2

I've searched by sometime and I've found that a MapReduce cluster using hadoop2 + yarn has the following number of concurrent maps and reduces per node:

Concurrent Maps # = yarn.nodemanager.resource.memory-mb / mapreduce.map.memory.mb Concurrent Reduces # = yarn.nodemanager.resource.memory-mb / mapreduce.reduce.memory.mb

However, I've set up a cluster with 10 machines, with these configurations:

'yarn_site' => {
  'yarn.nodemanager.resource.cpu-vcores' => '32',
  'yarn.nodemanager.resource.memory-mb' => '16793',
  'yarn.scheduler.minimum-allocation-mb' => '532',
  'yarn.nodemanager.vmem-pmem-ratio' => '5',
  'yarn.nodemanager.pmem-check-enabled' => 'false'
},
'mapred_site' => {
  'mapreduce.map.memory.mb' => '4669',
  'mapreduce.reduce.memory.mb' => '4915',
  'mapreduce.map.java.opts' => '-Xmx4669m',
  'mapreduce.reduce.java.opts' => '-Xmx4915m'
}

But after the cluster is set up, hadoop allows 6 containers for the entire cluster.
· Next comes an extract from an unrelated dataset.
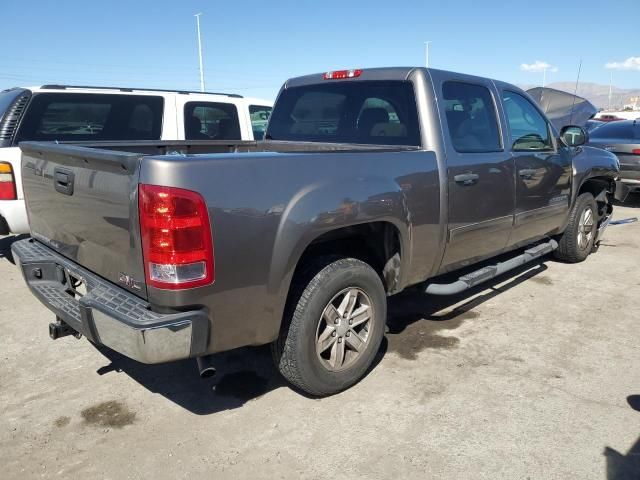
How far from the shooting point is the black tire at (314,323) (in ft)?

What am I forgetting? What am I doing wrong?

Luís Guilherme
  • 2,620
  • 6
  • 26
  • 41
  • Did you ever figure this one out, Luis? I believe the formula is more like the one from the Cloudera blog post linked to in my question -- http://stackoverflow.com/questions/25193201/how-to-set-the-precise-max-number-of-concurrently-running-tasks-per-node-in-hado -- but I find it's not quite right on EMR. – verve Aug 08 '14 at 11:51
  • 6 containers for a 10 machines cluster? That's weird. Are the same machine always empty of tasks? Have you're job enough mappers / reducers to launch? – ALSimon Dec 23 '14 at 16:53

1 Answers1

1

Not sure if this is the same issue you're having, but I had a similar issue, where I launched an EMR cluster of 20 nodes of c3.8xlarge in the core instance group and similarly found the cluster to be severely underutilized when running a job (only 30 mappers were running concurrently across the entire cluster, even though the memory/vcore configs in YARN and MapReduce for my particular cluster show that over 500 concurrent containers can run). I was using Hadoop 2.4.0 on AMI 3.5.0.

It turns out that the instance group matters for some reason. When I relaunched the cluster with 20 nodes in task instance group and only 1 core node, that made a HUGE difference. I got over 500+ mappers running concurrently (in my case, the mappers were mostly downloading files from S3 and as such don't need HDFS).

I'm not sure why the different instance group type makes a difference, given that both can equally run tasks, but clearly they are being treated differently.

I thought I'd mention it here, given that I ran into this issue myself and using a different group type helped.

Dia Kharrat
  • 5,948
  • 3
  • 32
  • 43